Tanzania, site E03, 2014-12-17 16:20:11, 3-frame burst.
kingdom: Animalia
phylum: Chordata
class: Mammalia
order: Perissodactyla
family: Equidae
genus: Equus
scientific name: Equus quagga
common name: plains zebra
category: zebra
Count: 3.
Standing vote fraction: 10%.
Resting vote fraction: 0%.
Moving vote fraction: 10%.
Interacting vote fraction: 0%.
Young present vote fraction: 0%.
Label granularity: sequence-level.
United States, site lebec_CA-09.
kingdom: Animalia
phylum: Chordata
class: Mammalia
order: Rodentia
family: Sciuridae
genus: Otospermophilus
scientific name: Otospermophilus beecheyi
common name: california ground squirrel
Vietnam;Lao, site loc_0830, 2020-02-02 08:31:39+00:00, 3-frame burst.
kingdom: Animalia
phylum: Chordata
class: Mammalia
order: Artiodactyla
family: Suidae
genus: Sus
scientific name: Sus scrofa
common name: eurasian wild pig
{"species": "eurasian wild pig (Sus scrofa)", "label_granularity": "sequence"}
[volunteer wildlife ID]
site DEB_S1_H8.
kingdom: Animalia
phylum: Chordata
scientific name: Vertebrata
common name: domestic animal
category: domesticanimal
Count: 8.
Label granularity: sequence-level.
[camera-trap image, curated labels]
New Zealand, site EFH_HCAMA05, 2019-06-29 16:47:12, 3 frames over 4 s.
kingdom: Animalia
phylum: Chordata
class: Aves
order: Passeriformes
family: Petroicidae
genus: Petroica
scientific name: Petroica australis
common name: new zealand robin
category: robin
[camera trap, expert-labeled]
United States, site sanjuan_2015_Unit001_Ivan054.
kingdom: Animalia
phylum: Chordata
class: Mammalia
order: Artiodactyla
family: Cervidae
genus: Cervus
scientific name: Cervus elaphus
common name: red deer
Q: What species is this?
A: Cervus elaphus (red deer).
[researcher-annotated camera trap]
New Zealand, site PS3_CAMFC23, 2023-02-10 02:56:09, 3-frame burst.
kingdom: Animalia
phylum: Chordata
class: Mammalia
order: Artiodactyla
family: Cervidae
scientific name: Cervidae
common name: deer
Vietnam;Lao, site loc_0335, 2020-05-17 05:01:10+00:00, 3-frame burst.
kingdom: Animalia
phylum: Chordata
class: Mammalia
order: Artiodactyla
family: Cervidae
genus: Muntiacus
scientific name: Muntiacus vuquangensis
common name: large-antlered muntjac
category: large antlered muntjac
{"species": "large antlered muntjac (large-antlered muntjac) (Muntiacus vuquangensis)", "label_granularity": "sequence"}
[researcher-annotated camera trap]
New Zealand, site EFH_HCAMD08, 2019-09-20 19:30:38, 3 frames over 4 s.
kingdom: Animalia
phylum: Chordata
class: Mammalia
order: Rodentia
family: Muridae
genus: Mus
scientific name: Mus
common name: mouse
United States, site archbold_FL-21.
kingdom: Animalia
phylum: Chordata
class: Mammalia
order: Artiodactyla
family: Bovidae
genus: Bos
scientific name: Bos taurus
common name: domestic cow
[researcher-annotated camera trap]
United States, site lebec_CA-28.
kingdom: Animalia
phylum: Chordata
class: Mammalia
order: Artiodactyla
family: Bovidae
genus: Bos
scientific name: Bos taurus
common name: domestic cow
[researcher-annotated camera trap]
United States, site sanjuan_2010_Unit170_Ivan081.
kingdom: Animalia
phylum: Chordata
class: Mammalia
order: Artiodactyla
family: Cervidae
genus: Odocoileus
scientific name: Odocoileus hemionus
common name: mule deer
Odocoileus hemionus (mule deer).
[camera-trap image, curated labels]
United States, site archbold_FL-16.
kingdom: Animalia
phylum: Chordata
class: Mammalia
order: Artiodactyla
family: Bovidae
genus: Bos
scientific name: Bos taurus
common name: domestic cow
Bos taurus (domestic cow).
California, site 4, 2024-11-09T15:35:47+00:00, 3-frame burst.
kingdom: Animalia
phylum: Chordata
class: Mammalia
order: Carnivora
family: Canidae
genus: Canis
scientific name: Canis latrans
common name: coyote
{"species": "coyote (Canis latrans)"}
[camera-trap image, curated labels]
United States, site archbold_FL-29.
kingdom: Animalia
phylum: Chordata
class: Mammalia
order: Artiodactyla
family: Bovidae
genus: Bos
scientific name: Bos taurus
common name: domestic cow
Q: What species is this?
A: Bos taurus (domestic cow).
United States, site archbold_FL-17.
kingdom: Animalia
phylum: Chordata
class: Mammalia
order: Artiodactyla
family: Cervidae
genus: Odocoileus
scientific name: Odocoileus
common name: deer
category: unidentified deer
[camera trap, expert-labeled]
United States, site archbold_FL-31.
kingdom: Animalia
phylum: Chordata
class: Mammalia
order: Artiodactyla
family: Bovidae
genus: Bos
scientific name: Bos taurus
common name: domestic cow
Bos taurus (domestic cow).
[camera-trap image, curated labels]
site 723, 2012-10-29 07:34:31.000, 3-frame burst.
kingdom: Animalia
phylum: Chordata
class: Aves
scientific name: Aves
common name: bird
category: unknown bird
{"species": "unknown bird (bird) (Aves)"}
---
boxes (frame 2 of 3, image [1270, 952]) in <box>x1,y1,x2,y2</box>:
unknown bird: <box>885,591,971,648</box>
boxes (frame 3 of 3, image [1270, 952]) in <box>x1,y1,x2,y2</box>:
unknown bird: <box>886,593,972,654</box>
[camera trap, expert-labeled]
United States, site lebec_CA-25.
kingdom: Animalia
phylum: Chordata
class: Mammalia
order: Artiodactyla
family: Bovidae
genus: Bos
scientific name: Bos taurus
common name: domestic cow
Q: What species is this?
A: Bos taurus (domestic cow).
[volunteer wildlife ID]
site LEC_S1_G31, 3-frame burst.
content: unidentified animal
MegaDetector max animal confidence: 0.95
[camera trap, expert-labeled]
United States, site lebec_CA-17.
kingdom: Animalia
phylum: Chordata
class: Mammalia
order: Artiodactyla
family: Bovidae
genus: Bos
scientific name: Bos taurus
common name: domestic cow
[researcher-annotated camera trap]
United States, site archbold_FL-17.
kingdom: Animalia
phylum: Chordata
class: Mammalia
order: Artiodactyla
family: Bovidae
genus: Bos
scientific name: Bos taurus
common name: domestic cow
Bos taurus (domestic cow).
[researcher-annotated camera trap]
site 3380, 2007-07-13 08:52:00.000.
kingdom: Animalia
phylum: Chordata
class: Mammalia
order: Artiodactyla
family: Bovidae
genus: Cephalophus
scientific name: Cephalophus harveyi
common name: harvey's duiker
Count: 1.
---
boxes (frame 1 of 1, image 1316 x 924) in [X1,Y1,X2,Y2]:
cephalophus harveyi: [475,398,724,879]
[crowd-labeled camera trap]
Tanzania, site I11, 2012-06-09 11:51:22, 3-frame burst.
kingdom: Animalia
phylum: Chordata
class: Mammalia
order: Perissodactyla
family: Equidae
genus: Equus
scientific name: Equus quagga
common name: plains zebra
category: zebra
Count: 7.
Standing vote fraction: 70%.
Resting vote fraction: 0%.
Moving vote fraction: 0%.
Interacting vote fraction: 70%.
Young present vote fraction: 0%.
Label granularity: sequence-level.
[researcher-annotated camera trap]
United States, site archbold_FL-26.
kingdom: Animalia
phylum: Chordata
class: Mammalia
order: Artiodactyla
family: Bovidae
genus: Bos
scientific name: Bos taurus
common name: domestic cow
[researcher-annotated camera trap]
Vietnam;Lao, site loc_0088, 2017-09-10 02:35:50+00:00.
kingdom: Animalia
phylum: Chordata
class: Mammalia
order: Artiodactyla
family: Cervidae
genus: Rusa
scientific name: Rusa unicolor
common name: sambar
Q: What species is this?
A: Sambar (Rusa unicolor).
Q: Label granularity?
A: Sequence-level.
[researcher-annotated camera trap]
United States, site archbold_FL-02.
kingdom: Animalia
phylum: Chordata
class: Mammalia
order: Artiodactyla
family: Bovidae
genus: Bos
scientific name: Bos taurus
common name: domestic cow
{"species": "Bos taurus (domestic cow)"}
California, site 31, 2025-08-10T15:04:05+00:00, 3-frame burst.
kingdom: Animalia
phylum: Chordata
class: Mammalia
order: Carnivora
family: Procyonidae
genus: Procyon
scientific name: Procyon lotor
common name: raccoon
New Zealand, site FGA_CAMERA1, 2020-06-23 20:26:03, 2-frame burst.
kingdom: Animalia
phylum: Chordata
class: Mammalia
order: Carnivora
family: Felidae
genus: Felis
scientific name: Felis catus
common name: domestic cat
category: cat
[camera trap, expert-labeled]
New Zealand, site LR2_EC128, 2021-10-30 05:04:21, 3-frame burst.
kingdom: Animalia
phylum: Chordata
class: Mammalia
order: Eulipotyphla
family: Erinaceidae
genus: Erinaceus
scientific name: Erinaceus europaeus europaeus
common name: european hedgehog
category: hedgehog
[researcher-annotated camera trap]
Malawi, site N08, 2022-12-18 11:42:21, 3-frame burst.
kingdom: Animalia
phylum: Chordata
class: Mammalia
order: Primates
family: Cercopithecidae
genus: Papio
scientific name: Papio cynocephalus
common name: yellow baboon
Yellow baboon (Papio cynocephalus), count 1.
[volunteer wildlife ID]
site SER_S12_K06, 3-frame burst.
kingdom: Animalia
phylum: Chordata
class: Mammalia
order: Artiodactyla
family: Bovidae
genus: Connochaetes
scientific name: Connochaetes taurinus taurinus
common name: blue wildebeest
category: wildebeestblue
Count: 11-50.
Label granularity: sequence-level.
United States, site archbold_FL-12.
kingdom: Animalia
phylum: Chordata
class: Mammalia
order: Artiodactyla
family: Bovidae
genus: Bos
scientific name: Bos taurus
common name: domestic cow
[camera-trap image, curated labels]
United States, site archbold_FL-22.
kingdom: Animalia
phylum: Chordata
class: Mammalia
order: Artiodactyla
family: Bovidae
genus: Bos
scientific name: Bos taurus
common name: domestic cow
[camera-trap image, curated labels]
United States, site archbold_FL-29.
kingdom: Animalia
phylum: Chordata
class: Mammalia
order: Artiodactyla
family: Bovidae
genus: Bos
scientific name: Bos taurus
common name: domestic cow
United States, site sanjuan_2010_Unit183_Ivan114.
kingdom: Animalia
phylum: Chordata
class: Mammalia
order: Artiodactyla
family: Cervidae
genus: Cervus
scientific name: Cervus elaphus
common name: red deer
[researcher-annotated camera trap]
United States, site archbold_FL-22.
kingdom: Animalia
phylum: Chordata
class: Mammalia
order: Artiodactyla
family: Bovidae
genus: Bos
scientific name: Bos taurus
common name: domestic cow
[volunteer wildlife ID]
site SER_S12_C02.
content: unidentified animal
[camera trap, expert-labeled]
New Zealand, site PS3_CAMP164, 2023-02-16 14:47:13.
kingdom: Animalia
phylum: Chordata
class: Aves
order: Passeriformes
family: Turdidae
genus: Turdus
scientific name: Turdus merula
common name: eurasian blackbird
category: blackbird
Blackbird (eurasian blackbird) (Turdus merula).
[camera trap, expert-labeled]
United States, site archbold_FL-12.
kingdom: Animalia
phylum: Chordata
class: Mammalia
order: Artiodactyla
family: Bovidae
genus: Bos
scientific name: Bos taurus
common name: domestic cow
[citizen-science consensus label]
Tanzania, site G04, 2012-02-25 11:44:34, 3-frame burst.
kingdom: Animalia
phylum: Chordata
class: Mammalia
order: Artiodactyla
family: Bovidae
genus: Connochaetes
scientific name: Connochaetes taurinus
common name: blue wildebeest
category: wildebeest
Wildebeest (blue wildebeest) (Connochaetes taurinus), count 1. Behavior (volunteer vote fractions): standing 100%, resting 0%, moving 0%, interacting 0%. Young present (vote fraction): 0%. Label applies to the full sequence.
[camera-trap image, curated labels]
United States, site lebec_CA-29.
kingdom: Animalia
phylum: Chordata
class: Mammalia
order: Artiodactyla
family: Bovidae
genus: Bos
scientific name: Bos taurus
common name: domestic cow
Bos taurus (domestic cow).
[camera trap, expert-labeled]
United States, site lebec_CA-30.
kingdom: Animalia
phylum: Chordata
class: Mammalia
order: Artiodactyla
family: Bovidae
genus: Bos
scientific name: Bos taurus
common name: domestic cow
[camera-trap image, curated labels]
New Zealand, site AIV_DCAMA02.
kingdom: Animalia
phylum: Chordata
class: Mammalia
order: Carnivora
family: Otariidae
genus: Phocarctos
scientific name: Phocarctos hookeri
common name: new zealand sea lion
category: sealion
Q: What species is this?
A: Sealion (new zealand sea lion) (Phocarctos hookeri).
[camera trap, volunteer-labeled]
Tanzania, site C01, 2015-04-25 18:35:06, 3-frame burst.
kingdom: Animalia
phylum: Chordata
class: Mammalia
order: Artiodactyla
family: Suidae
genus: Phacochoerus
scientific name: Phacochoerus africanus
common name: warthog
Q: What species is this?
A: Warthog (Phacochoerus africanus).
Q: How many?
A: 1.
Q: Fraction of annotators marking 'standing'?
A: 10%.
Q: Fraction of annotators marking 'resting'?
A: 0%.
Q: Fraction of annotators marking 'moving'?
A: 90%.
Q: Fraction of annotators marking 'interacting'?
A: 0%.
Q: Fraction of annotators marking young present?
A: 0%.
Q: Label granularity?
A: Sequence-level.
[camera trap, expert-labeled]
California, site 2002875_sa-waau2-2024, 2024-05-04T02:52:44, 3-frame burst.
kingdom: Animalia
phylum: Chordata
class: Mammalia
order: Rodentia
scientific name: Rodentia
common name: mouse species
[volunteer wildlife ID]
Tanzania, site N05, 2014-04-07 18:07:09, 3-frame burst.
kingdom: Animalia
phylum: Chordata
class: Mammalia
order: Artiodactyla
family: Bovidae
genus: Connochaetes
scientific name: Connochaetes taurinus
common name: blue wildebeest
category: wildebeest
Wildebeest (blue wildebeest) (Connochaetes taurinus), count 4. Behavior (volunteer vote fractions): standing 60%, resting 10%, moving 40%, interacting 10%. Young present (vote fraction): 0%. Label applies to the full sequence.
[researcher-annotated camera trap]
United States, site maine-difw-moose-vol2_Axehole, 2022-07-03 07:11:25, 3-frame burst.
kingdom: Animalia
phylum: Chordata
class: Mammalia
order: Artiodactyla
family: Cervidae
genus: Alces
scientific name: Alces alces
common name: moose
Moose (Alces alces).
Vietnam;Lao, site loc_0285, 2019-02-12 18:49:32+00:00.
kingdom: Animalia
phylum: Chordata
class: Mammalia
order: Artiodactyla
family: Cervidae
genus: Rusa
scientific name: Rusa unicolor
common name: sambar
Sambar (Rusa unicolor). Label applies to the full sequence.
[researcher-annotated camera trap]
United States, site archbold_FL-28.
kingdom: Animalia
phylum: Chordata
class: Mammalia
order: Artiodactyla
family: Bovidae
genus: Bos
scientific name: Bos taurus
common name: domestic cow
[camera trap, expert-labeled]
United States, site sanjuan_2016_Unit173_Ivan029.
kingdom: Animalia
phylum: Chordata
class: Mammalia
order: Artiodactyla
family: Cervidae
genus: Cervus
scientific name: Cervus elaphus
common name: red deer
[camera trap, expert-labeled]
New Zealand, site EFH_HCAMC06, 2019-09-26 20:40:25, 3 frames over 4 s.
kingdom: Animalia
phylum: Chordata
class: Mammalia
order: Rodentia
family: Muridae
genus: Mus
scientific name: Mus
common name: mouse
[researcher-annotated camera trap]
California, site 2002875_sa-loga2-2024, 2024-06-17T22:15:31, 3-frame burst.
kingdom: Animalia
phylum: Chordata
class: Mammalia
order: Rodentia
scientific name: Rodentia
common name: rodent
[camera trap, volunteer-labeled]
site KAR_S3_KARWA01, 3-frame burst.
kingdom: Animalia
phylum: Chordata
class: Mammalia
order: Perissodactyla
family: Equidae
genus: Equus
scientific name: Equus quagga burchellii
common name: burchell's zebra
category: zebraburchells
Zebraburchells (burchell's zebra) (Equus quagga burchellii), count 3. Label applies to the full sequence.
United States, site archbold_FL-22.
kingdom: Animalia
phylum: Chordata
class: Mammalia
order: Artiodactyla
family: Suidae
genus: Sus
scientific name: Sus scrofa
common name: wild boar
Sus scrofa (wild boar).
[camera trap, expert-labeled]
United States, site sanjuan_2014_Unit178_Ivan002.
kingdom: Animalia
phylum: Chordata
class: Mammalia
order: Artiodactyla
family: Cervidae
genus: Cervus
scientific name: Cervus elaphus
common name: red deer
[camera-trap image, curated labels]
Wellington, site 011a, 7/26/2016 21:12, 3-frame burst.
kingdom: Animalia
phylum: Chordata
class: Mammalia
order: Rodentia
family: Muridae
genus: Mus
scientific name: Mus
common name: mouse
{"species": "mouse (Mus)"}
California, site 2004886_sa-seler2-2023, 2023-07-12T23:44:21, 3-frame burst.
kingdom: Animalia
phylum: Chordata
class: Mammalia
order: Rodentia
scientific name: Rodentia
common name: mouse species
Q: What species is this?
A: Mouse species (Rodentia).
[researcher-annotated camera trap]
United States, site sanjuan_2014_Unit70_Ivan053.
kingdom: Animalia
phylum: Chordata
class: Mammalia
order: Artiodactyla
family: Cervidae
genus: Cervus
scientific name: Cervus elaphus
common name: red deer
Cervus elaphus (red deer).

WHAT THE TASK REQUIRES: What lines in the records contain the word "Vietnam"? Return each one.

SOLUTION TO THIS EXERCISE:
Vietnam;Lao, site loc_0830, 2020-02-02 08:31:39+00:00, 3-frame burst.
Vietnam;Lao, site loc_0335, 2020-05-17 05:01:10+00:00, 3-frame burst.
Vietnam;Lao, site loc_0088, 2017-09-10 02:35:50+00:00.
Vietnam;Lao, site loc_0285, 2019-02-12 18:49:32+00:00.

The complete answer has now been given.